## Begin Given records
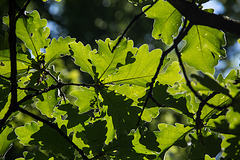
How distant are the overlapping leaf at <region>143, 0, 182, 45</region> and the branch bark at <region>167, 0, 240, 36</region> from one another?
9.2 inches

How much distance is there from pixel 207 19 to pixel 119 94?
545 millimetres

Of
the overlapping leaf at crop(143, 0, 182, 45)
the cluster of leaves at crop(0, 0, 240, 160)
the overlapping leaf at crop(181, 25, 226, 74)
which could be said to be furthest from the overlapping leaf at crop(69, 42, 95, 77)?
the overlapping leaf at crop(181, 25, 226, 74)

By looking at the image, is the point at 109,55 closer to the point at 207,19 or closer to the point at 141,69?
the point at 141,69

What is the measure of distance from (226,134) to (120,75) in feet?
1.89

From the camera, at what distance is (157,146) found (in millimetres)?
1360

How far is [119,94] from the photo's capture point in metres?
1.46

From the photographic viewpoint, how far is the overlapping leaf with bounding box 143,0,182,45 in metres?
1.48

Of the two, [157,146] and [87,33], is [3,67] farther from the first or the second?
[87,33]

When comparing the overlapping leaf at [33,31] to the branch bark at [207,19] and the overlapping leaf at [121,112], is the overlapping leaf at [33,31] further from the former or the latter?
the branch bark at [207,19]

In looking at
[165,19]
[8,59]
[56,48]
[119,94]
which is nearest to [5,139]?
[8,59]

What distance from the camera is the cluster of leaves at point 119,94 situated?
1354 mm

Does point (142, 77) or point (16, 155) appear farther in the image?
point (16, 155)

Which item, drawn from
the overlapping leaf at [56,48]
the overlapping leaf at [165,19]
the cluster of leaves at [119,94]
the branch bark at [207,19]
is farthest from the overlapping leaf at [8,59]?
the branch bark at [207,19]

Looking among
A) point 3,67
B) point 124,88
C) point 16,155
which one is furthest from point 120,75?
point 16,155
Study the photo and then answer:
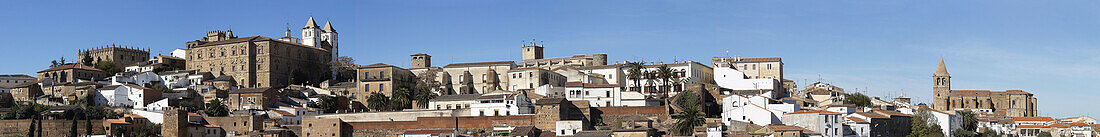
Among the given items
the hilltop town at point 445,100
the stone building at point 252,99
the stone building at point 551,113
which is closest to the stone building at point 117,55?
the hilltop town at point 445,100

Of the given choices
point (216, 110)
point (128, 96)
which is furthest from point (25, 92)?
point (216, 110)

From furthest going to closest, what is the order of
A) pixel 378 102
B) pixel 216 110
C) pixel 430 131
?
1. pixel 378 102
2. pixel 216 110
3. pixel 430 131

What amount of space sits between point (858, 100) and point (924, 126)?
39.4 feet

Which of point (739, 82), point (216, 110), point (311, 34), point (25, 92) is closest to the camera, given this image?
point (216, 110)

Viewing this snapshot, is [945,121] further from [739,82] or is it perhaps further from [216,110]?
[216,110]

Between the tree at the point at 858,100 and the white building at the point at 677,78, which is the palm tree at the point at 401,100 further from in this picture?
the tree at the point at 858,100

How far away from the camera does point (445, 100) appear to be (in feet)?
228

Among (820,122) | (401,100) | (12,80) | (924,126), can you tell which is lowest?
(924,126)

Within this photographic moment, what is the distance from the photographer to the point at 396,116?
2653 inches

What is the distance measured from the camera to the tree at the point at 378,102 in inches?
2911

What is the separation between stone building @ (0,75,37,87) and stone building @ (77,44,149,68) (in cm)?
638

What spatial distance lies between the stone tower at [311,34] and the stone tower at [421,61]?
12239 millimetres

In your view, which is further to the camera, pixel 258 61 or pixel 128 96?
pixel 258 61

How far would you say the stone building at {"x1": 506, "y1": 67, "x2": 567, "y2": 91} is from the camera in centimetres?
7719
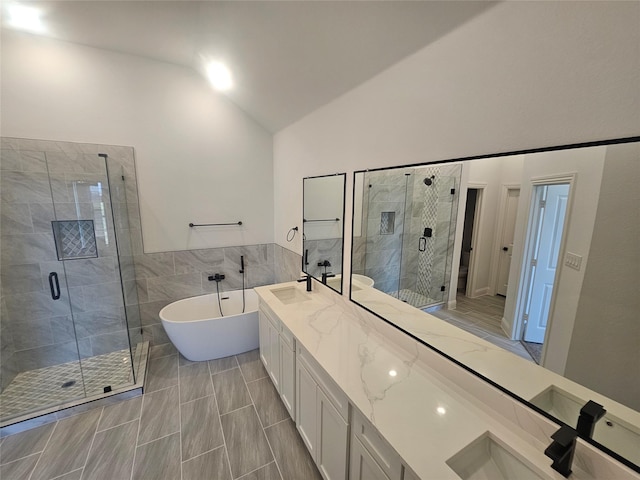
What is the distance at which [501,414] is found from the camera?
3.61 ft

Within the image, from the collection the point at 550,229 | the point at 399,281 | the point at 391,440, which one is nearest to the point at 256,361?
the point at 399,281

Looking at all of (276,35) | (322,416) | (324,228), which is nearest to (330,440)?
(322,416)

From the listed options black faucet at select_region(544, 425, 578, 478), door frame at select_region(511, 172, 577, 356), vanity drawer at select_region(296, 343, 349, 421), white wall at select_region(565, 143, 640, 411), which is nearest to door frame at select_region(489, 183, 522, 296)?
door frame at select_region(511, 172, 577, 356)

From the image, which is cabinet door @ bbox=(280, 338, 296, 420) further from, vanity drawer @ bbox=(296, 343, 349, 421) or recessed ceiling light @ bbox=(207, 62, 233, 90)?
recessed ceiling light @ bbox=(207, 62, 233, 90)

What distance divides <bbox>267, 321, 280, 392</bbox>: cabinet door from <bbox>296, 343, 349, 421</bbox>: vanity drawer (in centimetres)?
45

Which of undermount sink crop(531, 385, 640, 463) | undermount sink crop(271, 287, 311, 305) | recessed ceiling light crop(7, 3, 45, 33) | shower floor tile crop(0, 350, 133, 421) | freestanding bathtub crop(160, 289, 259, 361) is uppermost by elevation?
recessed ceiling light crop(7, 3, 45, 33)

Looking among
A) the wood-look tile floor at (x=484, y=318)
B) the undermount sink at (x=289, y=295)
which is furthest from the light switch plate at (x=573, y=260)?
the undermount sink at (x=289, y=295)

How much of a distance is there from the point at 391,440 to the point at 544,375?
0.65 metres

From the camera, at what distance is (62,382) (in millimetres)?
2514

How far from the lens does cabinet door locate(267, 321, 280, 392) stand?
220 centimetres

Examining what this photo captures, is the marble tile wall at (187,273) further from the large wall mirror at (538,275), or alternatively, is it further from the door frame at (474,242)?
the door frame at (474,242)

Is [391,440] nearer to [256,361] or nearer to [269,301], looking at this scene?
[269,301]

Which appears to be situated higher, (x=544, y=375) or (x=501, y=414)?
(x=544, y=375)

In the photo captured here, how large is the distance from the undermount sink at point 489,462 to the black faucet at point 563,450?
9 centimetres
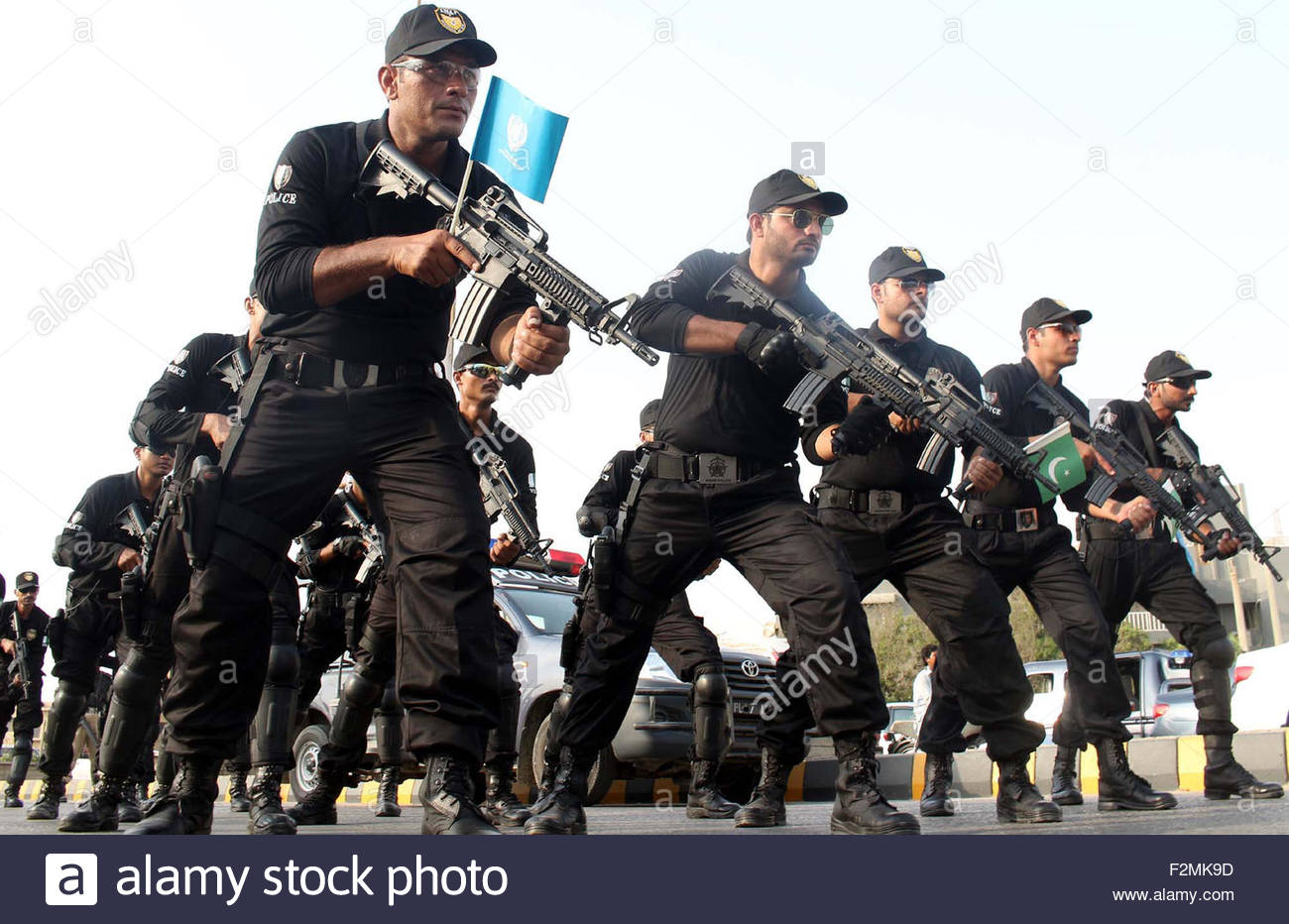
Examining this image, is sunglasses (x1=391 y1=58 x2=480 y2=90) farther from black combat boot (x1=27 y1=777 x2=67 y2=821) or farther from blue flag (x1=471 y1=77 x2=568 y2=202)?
black combat boot (x1=27 y1=777 x2=67 y2=821)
## End Given records
*Task to carry out:*
Swap "cluster of leaves" for "leaf cluster" everywhere in the items above, changing nothing else, and reproduce them without the pictures.

*Solution to this problem:*
How distant are the overlapping leaf at <region>143, 0, 182, 45</region> and the branch bark at <region>167, 0, 240, 36</region> from one another?
9.2 inches

How much distance is there from pixel 207 19 to pixel 119 94?
545 millimetres

Of
the overlapping leaf at crop(143, 0, 182, 45)
the leaf cluster at crop(0, 0, 240, 160)
the overlapping leaf at crop(181, 25, 226, 74)
which could be said to be furthest from the overlapping leaf at crop(69, 42, 95, 77)?
the overlapping leaf at crop(181, 25, 226, 74)

By looking at the image, is the point at 109,55 closer to the point at 207,19 or closer to the point at 141,69?
the point at 141,69

What is the measure of distance from (226,134) to (120,75) in feet?
1.89

From the camera, at what distance is (157,146) found (in millimetres)?
1360

How far is [119,94] from the photo's capture point in metres?
1.46

From the photographic viewpoint, how far is the overlapping leaf with bounding box 143,0,182,45 in metres?
1.48

Of the two, [157,146] and [87,33], is [3,67] farther from the first or the second?
[87,33]

When comparing the overlapping leaf at [33,31] to the branch bark at [207,19] and the overlapping leaf at [121,112], is the overlapping leaf at [33,31] further from the former or the latter?
the branch bark at [207,19]

In looking at
[165,19]
[8,59]
[56,48]
[119,94]
which is nearest to [5,139]?
[8,59]

What distance from the camera is the leaf cluster at point 119,94 situated?
1354 mm

Does point (142, 77) or point (16, 155) appear farther in the image?
point (16, 155)

Which item, drawn from
the overlapping leaf at [56,48]
the overlapping leaf at [165,19]
the leaf cluster at [119,94]
the branch bark at [207,19]
is farthest from the overlapping leaf at [8,59]?
the branch bark at [207,19]

Looking among
A) point 3,67
B) point 124,88
C) point 16,155
which one is furthest from point 120,75?
point 16,155
Study the photo and then answer:
Among the given items
the hilltop town at point 445,100
the stone building at point 252,99
the stone building at point 551,113
which is closest to the stone building at point 117,55?
the hilltop town at point 445,100

Of the given choices
point (216, 110)
point (128, 96)
which is furthest from point (25, 92)?
point (216, 110)

From furthest going to closest, what is the order of
A) pixel 378 102
B) pixel 216 110
C) pixel 430 131
?
1. pixel 378 102
2. pixel 216 110
3. pixel 430 131

What amount of space sits between point (858, 100) and point (924, 126)?
39.4 feet

Which of point (739, 82), point (216, 110), point (311, 34), point (25, 92) is closest to the camera, given this image?
point (216, 110)

Viewing this snapshot, is [945,121] further from [739,82] or is it perhaps further from [216,110]?
[216,110]

Between the tree at the point at 858,100 and the white building at the point at 677,78, which is the palm tree at the point at 401,100 further from in this picture?
the tree at the point at 858,100

How far away from the camera does point (445, 100) appear to be (in feet)?
228

Among (820,122) | (401,100) | (12,80) | (924,126), can you tell which is lowest?
(924,126)

Within this photographic moment, what is the distance from the photographer to the point at 396,116?
2653 inches

What is the distance measured from the camera to the tree at the point at 378,102 in inches?
2911

What is the separation between stone building @ (0,75,37,87) and stone building @ (77,44,149,68) (in cm)?
638

What spatial distance lies between the stone tower at [311,34] and the stone tower at [421,61]?
12239 millimetres

In your view, which is further to the camera, pixel 258 61 or pixel 128 96?
pixel 258 61

How far would you say the stone building at {"x1": 506, "y1": 67, "x2": 567, "y2": 91} is from the camera in centimetres?
7719
What is the distance at which [501,414] is found from the camera?
3.61 ft

Within the image, from the collection the point at 550,229 | the point at 399,281 | the point at 391,440, which one is nearest to the point at 256,361?
the point at 399,281

Looking at all of (276,35) | (322,416) | (324,228), which is nearest to (330,440)?
(322,416)

From the listed options black faucet at select_region(544, 425, 578, 478), door frame at select_region(511, 172, 577, 356), vanity drawer at select_region(296, 343, 349, 421), white wall at select_region(565, 143, 640, 411), which is nearest to door frame at select_region(489, 183, 522, 296)?
door frame at select_region(511, 172, 577, 356)

From the image, which is cabinet door @ bbox=(280, 338, 296, 420) further from, vanity drawer @ bbox=(296, 343, 349, 421) or recessed ceiling light @ bbox=(207, 62, 233, 90)?
recessed ceiling light @ bbox=(207, 62, 233, 90)

What distance divides <bbox>267, 321, 280, 392</bbox>: cabinet door from <bbox>296, 343, 349, 421</bbox>: vanity drawer (in centimetres)?
45

Which of undermount sink crop(531, 385, 640, 463) | undermount sink crop(271, 287, 311, 305) | recessed ceiling light crop(7, 3, 45, 33) | shower floor tile crop(0, 350, 133, 421) | freestanding bathtub crop(160, 289, 259, 361) is uppermost by elevation?
recessed ceiling light crop(7, 3, 45, 33)

Looking among
A) the wood-look tile floor at (x=484, y=318)
B) the undermount sink at (x=289, y=295)
which is furthest from the light switch plate at (x=573, y=260)?
the undermount sink at (x=289, y=295)

How much of a distance is there from the point at 391,440 to the point at 544,375?
0.65 metres

From the camera, at what distance is (62,382) (in millimetres)?
2514

How far from the lens does cabinet door locate(267, 321, 280, 392) stand?
220 centimetres

Examining what this photo captures, is the marble tile wall at (187,273) further from the large wall mirror at (538,275), or alternatively, is it further from the door frame at (474,242)?
the door frame at (474,242)

Is [391,440] nearer to [256,361] or nearer to [269,301], looking at this scene?
[269,301]

Which appears to be situated higher, (x=544, y=375) or (x=501, y=414)?
(x=544, y=375)

In the photo captured here, how large is the distance from the undermount sink at point 489,462 to the black faucet at point 563,450?
9 centimetres
Examining this image, is sunglasses (x1=391 y1=58 x2=480 y2=90) farther from black combat boot (x1=27 y1=777 x2=67 y2=821) or farther from blue flag (x1=471 y1=77 x2=568 y2=202)?
black combat boot (x1=27 y1=777 x2=67 y2=821)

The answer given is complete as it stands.